The joint measurability assumption refers to the possibility of measuring two (or more) physical quantities without mutual interference; this last expression is to be understood in the sense that neither measurement affects the value obtained by the other... In the case of spin projections, the JMA is violated.
He is referring here, of course, to the fact that a photon having passed through a polarising filter is supposed to be put into a new state, so that its original axis is no longer measurable.

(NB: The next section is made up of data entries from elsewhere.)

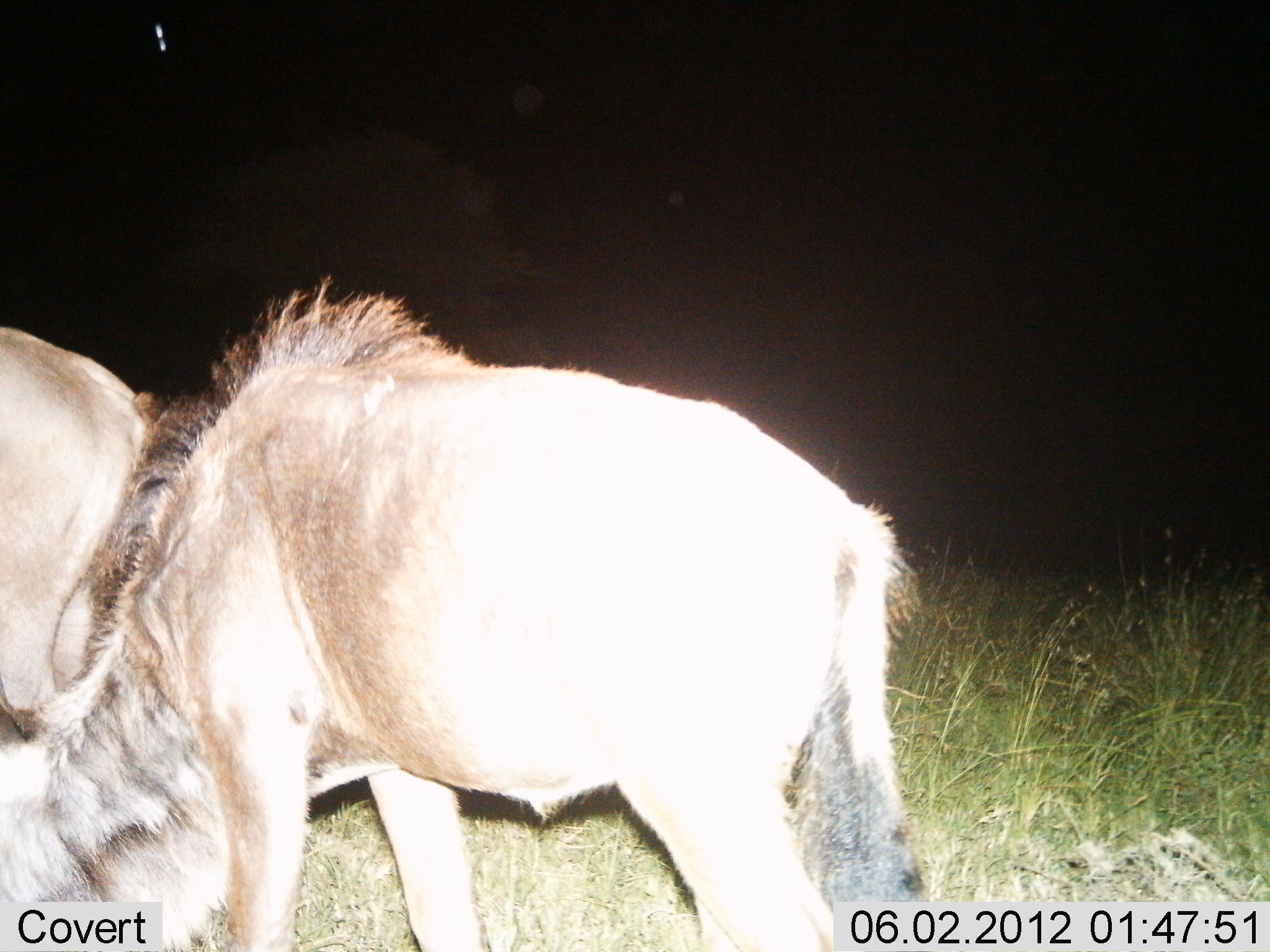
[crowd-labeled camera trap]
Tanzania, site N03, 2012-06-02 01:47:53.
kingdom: Animalia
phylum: Chordata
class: Mammalia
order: Artiodactyla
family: Bovidae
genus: Connochaetes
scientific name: Connochaetes taurinus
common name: blue wildebeest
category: wildebeest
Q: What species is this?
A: Wildebeest (blue wildebeest) (Connochaetes taurinus).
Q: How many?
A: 2.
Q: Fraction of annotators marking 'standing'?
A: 70%.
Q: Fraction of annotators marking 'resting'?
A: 10%.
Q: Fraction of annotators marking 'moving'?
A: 0%.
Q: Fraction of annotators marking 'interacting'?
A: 0%.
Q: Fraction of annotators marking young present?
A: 0%.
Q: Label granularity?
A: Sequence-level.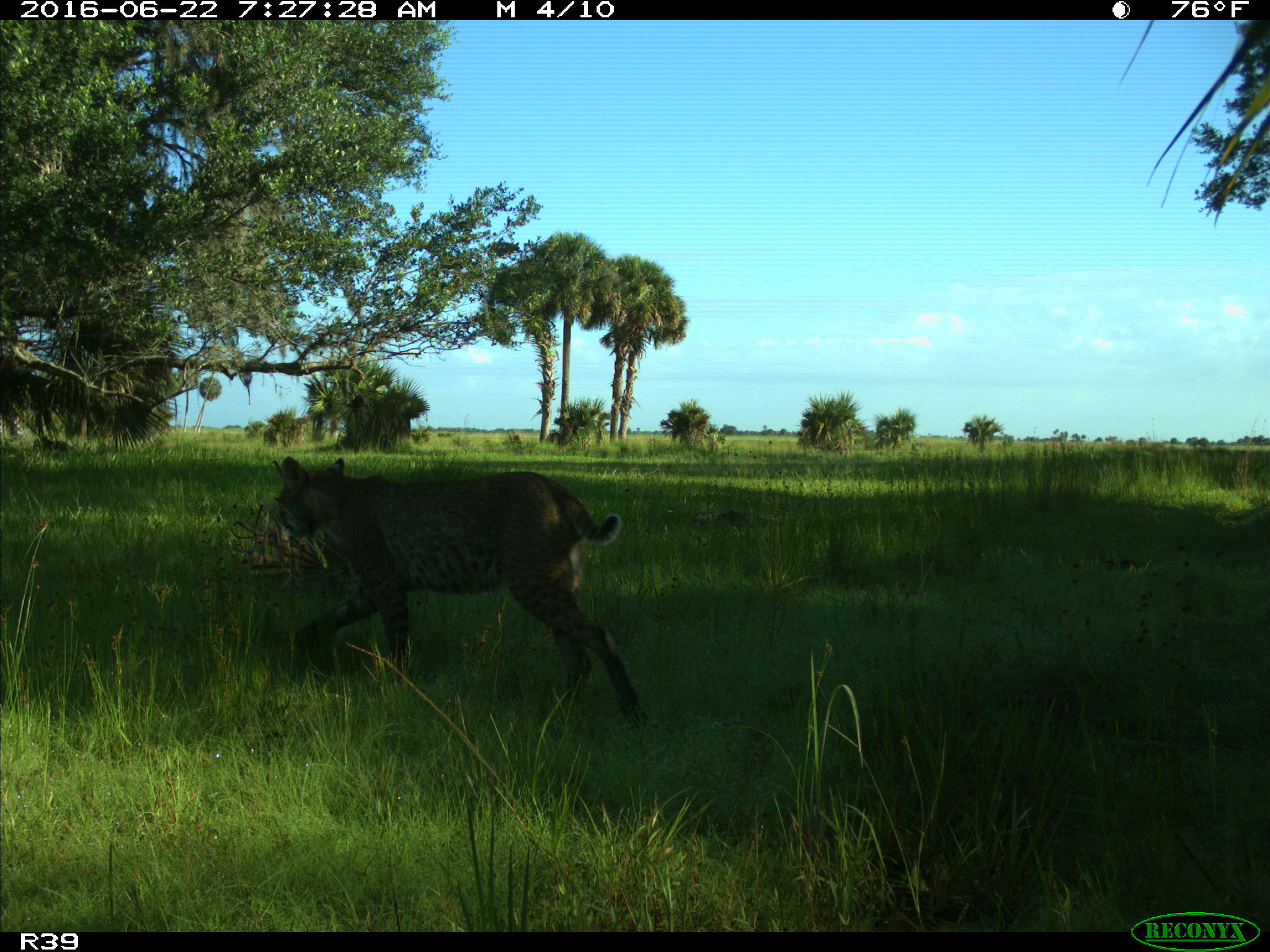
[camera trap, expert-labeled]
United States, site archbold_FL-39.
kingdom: Animalia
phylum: Chordata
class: Mammalia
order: Carnivora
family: Felidae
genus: Lynx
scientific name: Lynx rufus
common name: bobcat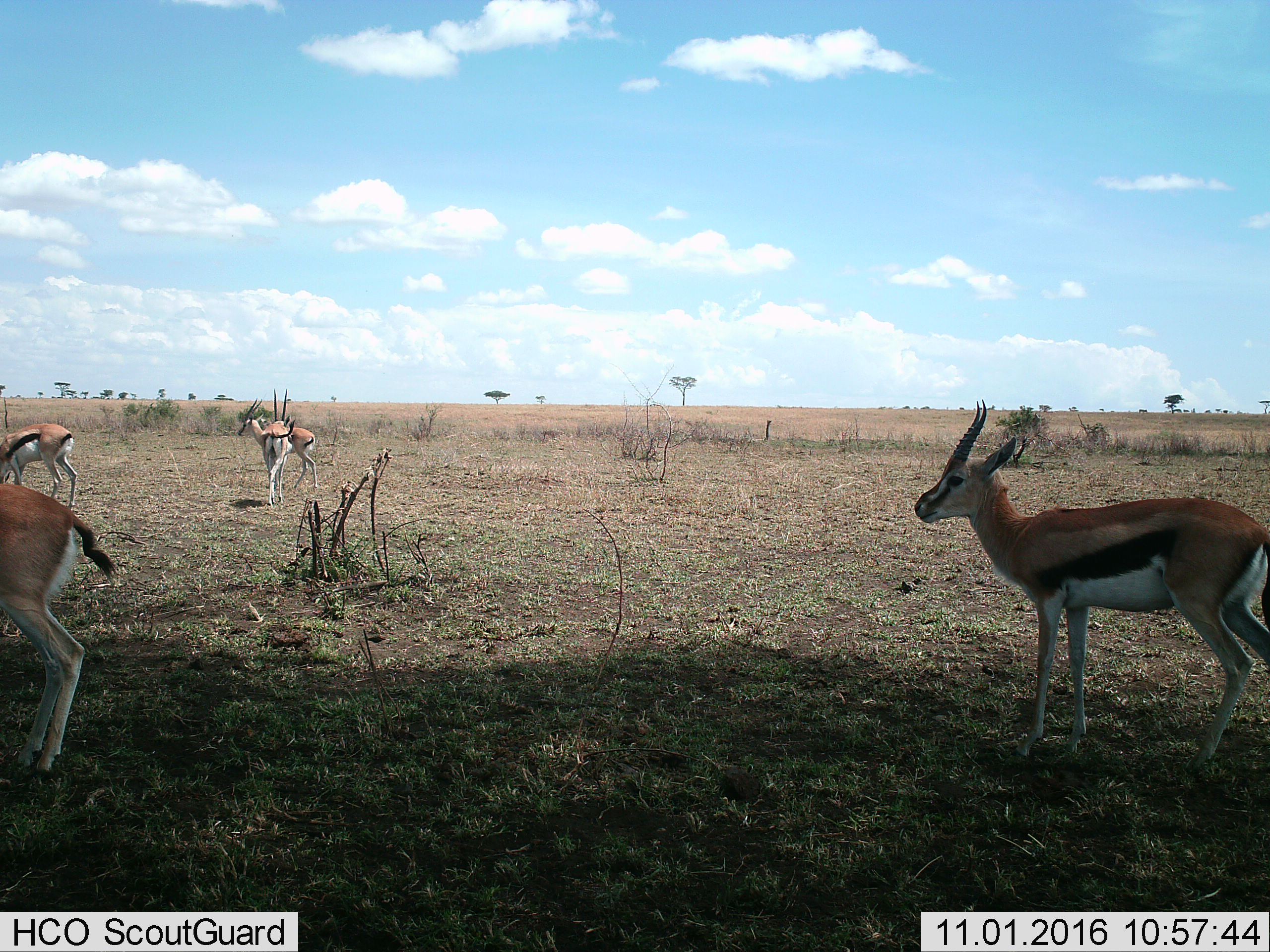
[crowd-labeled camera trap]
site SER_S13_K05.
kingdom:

This is saying, in effect, what our own two statements above have said, that two measurements on the same photon cannot figure in the same sample space, or alternatively, that it is meaningless to discuss what result such an alternative measurement would have given if it could have been performed.

9.14 So the failure of Bell’s inequality in describing the results of EPR experiments tells us only that there must be an error in one (or more) of Bell’s three assumptions, reality, locality or joint measurability. As the last of these is false, we can make no deduction concerning the truth of the other two. The questions of the reality of measurable quantities, or the locality of quantum causality or influences, remain open, and we must look elsewhere to resolve them.

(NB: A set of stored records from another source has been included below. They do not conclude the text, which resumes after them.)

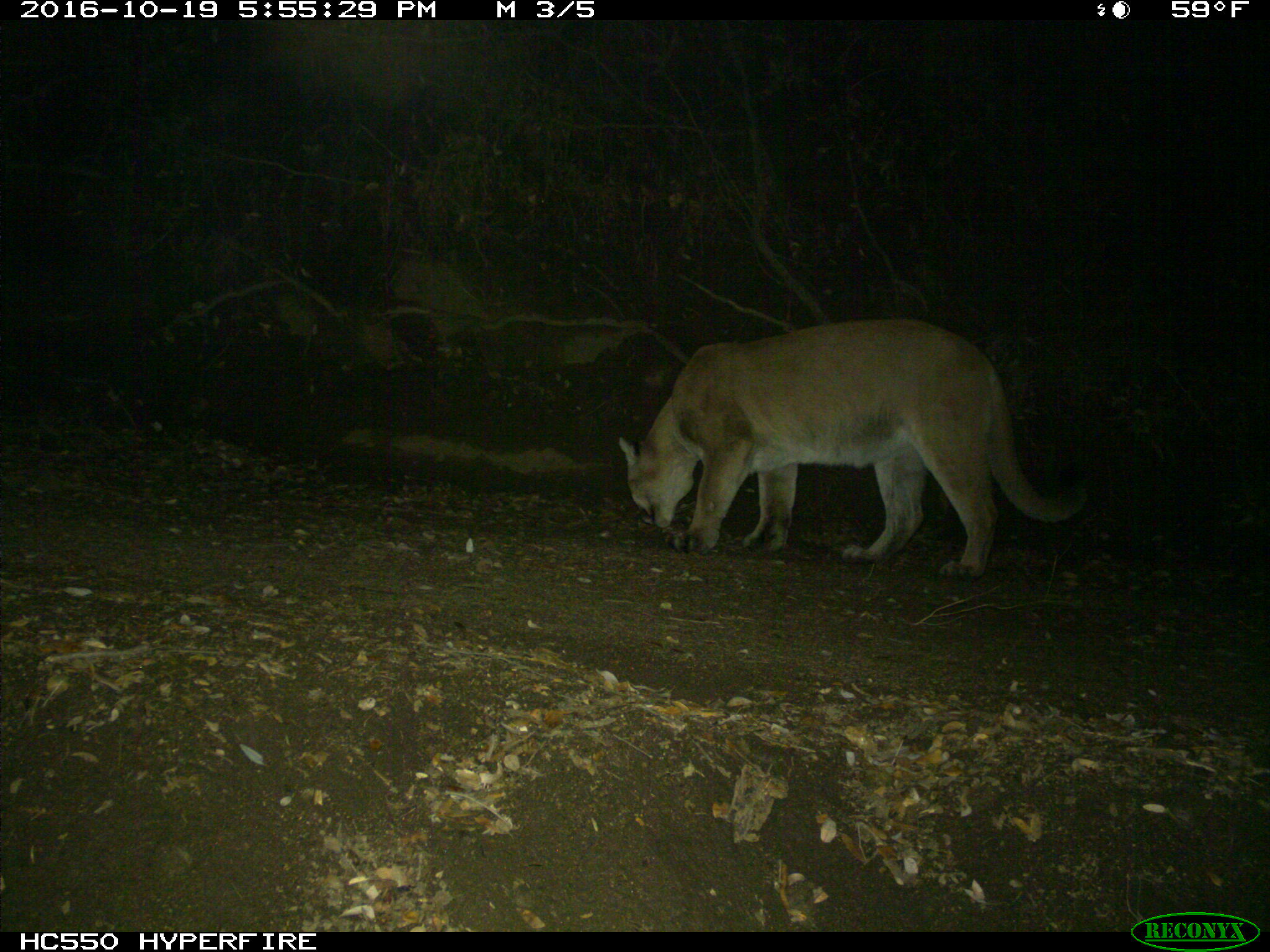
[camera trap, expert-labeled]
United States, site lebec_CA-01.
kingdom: Animalia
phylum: Chordata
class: Mammalia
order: Carnivora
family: Felidae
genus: Puma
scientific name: Puma concolor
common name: mountain lion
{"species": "Puma concolor (mountain lion)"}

9.15 Although we are not forced to abandon either the principle of locality or of reality by the EPR experiments, because Brody presents us with a third alternative, it does seem that the probability which we associate with a particular photon being transmitted by a particular filter is inflenced in a non-local way by the orientation of the other filter, and by whether or not the twin photon is transmitted. Perhaps the two photons are governed by just one wave function rather than two, but some influence does appear to be transferred at superluminal speed. This can not be described as a causal influence, and it is insufficient to transfer information, and so infringe Special Relativity. The non-local influence on probabilities has no observable effect on any single pair of particles, for we cannot deduce the probability of an event merely by observing one instance of it; only when we observe a large number of particles do the effects of probability become evident. Indeed, no finite run of successive experiments, however long, can prove that the probabilities are influenced non-locally, any more than a run of "heads" when a coin is tossed repeatedly can prove that the coin is biased. But there is no doubt this influence exists, and it remains a strange phenomenon, with no parallel in everyday life.

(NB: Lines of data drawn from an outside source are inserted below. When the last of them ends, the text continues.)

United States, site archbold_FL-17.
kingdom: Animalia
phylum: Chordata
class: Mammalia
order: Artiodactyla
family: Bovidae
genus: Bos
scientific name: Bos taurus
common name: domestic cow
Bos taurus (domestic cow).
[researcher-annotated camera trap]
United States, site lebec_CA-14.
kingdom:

9.16 We feel some discomfort when contemplating such non-local effects, even if they apply only to the probabilities of events happening rather than the occurrence of individual events themselves, but this discomfort is relieved to some extent by the Nodal theory. The most unpalatable aspect of the picture we painted is of the photon which has not yet encountered its polariser suddenly changing its spin axis because the other photon has encountered its polariser. Nodal theory teaches us, of course, that neither photon actually exists at this time, and all that is demanded is that, when the (imagined) photons reach their next nodes, the information fed into each node takes account of the orientation of the two polarisers, a picture which seems a little more credible.

9.17 Furthermore, as we have already shown, such non-local effects are an essential requirement of the nodal theory; indeed any particle in “moving” from one node to the next must “feel out” the whole of the surrounding region of space-time in order to “choose” its next node, and to determine what information is to be transferred to it. The present discussion extends this concept to cover the rather special circumstances encountered when a pair of particles become entangled, as they are in EPR experiments, and the behaviour of each is influenced by the region around both of them. So accepting the Nodal hypothesis means that our credulity is stretched no further by the EPR results than by other more common observations.